SUPPLIED DATA:
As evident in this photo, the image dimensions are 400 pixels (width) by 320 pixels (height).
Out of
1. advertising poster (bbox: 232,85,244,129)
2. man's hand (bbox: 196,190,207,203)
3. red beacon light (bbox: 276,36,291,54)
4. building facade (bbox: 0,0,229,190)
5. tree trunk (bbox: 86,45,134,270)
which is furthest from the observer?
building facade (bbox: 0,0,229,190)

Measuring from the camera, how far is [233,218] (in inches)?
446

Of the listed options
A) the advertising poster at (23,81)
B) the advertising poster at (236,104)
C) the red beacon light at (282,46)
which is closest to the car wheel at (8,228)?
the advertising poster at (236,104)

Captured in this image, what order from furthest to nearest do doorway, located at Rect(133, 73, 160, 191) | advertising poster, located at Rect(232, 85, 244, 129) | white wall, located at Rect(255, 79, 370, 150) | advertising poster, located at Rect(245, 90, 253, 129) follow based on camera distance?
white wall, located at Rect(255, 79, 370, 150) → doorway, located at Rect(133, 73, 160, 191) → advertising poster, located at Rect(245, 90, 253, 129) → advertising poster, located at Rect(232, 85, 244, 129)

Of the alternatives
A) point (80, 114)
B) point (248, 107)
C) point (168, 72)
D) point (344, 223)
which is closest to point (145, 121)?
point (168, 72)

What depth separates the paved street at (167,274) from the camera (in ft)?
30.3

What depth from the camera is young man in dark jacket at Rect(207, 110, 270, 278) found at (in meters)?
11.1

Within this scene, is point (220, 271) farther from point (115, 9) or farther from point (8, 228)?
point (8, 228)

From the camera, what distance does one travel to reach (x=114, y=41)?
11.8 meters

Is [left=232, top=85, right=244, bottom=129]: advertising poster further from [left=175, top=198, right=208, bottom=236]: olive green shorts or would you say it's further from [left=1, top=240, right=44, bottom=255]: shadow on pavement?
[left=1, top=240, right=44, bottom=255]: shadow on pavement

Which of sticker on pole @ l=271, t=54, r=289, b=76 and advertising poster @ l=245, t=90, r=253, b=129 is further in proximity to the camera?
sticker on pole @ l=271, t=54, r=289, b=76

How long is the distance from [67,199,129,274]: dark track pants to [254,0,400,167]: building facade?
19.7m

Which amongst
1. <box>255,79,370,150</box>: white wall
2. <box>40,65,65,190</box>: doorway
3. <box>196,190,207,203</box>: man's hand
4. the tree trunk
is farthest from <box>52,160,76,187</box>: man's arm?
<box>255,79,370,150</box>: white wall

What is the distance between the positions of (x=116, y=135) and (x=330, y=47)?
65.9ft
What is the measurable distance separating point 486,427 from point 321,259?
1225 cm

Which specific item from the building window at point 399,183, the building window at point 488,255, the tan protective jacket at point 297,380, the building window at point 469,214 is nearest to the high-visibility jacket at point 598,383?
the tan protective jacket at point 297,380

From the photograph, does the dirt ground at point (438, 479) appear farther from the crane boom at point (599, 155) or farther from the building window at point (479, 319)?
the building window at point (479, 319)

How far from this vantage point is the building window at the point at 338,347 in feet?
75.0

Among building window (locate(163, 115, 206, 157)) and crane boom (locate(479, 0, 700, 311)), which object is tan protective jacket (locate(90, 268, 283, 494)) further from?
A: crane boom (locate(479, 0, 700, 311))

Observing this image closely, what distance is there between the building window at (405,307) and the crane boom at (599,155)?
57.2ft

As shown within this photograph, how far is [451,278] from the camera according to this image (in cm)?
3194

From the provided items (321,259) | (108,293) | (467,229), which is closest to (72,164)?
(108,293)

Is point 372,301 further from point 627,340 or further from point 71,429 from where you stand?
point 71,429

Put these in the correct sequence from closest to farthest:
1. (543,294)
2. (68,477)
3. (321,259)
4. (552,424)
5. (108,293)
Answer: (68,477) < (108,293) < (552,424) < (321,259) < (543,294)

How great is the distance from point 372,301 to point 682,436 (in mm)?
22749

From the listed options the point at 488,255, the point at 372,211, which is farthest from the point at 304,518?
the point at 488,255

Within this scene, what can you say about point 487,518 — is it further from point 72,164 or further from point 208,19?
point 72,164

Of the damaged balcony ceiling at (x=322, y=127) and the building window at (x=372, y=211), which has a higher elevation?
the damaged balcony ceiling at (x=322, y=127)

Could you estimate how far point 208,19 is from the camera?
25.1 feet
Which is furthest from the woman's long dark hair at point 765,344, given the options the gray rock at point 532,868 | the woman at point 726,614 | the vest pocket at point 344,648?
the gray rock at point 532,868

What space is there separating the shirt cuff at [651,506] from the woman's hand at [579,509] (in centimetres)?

AIM:
Return, unchanged, the part of the records above that opens with the line containing "Of the damaged" and runs through the end of the records.

THE REPLY:
Of the damaged balcony ceiling at (x=322, y=127) and the building window at (x=372, y=211), which has a higher elevation?
the damaged balcony ceiling at (x=322, y=127)

Could you estimate how far point 208,19 is from the camera?
25.1 feet
Which is furthest from the woman's long dark hair at point 765,344, given the options the gray rock at point 532,868 | the woman at point 726,614 | the vest pocket at point 344,648?
the gray rock at point 532,868

What space is there separating the shirt cuff at [651,506] from the woman's hand at [579,509] (in centimetres)?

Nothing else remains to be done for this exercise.